Ook interessant is onderstaand EUrrest waarin een uitspraak van het Gerecht wordt besproken of bij steunverlening aan organisaties die zich inspannen voor het behoud van natuur en landschappen rekening moet worden gehouden met de staatssteunregels. Het Hof van Justitie van de EU heeft deze uitspraak van het Gerecht bevestigd, lees hier meer.
Uit jurisprudentie (zaak T-79/16) blijkt dat ten aanzien van sommige activiteiten terreinbeherende organisaties (TBO’s) als ondernemingen kunnen worden aangemerkt. Dit betekent dat het Europees staatssteunverbod ook van toepassing kan zijn op steun verleend door decentrale overheden aan zulke organisaties.
Catalogus Groenblauwe Diensten
Provincies, gemeenten en waterschappen kunnen voor maatregelen gericht op “groenblauwe diensten” subsidie verlenen door middel van een regeling op basis van de Catalogus Groenblauwe Diensten. Maar wat moet worden verstaan onder deze groenblauwe diensten? Dit zijn diensten gericht op maatschappelijke doelen op terreinen als natuur, landschap, water, cultuurhistorie en recreatieve voorzieningen. Deze diensten worden vaak verricht door grondeigenaren of grondgebruikers in samenwerking met een decentrale overheid.

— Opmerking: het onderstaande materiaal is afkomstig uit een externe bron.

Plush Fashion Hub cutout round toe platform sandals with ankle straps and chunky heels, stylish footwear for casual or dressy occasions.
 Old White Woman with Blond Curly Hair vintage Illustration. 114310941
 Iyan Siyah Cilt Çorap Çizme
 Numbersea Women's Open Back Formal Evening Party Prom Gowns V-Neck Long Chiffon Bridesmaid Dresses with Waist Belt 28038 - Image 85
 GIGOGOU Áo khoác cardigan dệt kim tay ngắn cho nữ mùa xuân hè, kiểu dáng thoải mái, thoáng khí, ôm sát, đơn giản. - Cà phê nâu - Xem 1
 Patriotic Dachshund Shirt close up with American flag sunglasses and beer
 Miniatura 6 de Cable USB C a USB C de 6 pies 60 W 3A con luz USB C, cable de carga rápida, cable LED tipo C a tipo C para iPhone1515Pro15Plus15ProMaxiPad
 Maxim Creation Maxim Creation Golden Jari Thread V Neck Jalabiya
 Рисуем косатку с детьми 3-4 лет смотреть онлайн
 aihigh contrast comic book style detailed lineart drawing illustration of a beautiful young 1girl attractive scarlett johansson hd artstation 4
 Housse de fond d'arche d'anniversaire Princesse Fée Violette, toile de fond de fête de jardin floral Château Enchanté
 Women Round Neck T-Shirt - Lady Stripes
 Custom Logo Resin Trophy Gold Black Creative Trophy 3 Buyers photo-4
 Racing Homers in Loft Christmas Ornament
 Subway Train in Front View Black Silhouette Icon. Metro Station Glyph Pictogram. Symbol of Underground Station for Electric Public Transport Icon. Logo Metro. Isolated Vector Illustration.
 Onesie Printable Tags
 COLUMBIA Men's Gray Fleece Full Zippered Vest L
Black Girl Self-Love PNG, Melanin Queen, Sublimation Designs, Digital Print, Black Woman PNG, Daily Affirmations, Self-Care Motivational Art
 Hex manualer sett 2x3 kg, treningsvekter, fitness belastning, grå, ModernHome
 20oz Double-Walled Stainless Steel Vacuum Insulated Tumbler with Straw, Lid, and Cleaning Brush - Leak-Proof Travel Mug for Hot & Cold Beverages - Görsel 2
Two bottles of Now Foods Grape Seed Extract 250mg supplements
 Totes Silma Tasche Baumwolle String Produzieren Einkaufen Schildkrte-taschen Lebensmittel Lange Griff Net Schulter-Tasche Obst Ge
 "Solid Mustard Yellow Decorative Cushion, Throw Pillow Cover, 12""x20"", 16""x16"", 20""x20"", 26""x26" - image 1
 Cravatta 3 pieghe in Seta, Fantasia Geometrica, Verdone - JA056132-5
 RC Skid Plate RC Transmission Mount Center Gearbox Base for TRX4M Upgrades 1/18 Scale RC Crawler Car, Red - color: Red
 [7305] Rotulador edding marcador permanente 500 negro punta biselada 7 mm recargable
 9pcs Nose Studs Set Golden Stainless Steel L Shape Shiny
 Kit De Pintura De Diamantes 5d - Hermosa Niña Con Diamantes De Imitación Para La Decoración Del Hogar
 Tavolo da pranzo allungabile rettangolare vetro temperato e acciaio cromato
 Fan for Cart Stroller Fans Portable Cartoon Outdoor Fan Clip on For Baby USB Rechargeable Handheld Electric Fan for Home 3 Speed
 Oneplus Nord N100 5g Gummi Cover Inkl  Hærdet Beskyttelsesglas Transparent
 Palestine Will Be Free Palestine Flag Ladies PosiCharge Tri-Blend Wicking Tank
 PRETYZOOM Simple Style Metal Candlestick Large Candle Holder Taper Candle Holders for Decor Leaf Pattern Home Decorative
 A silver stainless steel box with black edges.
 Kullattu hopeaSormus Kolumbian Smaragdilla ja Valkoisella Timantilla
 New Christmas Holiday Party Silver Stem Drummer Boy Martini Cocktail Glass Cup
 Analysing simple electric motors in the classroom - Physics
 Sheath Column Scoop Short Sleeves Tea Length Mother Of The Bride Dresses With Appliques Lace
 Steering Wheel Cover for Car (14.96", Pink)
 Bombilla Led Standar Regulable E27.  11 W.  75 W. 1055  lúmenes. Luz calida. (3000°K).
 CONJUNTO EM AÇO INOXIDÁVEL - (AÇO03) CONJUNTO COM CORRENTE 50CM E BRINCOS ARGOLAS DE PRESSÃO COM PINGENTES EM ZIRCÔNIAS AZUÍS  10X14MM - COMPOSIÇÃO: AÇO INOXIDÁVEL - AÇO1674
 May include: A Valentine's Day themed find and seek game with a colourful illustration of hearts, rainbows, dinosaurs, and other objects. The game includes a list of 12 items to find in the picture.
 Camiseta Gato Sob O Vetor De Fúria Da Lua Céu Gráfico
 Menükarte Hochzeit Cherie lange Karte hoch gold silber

Met behulp van de Catalogus kan een decentrale overheid een pakket van maatregelen samenstellen om te subsidiëren wat beleidsmatig gewenst is. Een subsidieregeling die valt onder de werking van de Catalogus en in het register van de Catalogus is opgenomen, is ‘staatssteunproof’ en hoeft daarom door de betreffende overheid niet meer apart te worden aangemeld bij de Europese Commissie. Hierdoor kan de subsidiemaatregel relatief snel in werking treden. Wel geldt er een rapportageverplichting.